Jamais auparavant la CIA n’avait été aussi explicitement montrée sous un jour défavorable dans un long métrage hollywoodien de premier plan, avec une star du standing de Robert Redford en tête d’affiche. Commencé le 4 novembre 1974 à New York – soit trois mois après l’annonce par Nixon de son départ de la Maison-Blanche suite aux enquêtes officielles et aux révélations du Washington Post dès 1972 – le tournage des Trois Jours du Condor fut en permanence hanté par le débat national sur la remise en cause des institutions. Et par la stigmatisation ambiante, désormais fréquente dans les dîners en ville, de la CIA – salie, tout comme le FBI, pour son rôle dans le Watergate, mais aussi par un autre rapport sulfureux sur ses troubles activités à l’étranger, baptisé « Les bijoux de famille » et révélé en décembre 1974 par le New York Times. Le public américain, qui digérait à peine l’effondrement de ses illusions dans les années soixante (assassinats des frères Kennedy et de Martin Luther King, désastre moral du conflit vietnamien, émeutes, révélations des Pentagon Papers en 1971…), basculait pour de bon dans le cynisme et la méfiance vis-à-vis du pouvoir. C’est dans ce contexte pesant que sera produit Les Trois Jours du Condor et dont il sera le reflet.

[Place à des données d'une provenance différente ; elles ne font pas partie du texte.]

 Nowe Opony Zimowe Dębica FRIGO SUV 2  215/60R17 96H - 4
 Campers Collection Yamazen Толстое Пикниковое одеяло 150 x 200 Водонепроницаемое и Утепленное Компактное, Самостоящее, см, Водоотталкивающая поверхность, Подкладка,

Les critiques vont le décrypter par le prisme de sa conformité ou non au réel et certains d’entre eux, qui s’attendaient à un docu-drama, le jugent alors trop peu réaliste. Voire finalement bien indulgent avec la CIA puisque, malgré sa charge assez directe, le film soutient la thèse des brebis galeuses au sein de l’organisation, sans pour autant remettre celle-ci en question. Contrairement au personnage de Warren Beatty dans le très, très noir À cause d’un assassinat, celui de Robert Redford survit à la fin des Trois Jours du Condor et va pouvoir jouer son rôle de lanceur d’alerte auprès de la presse.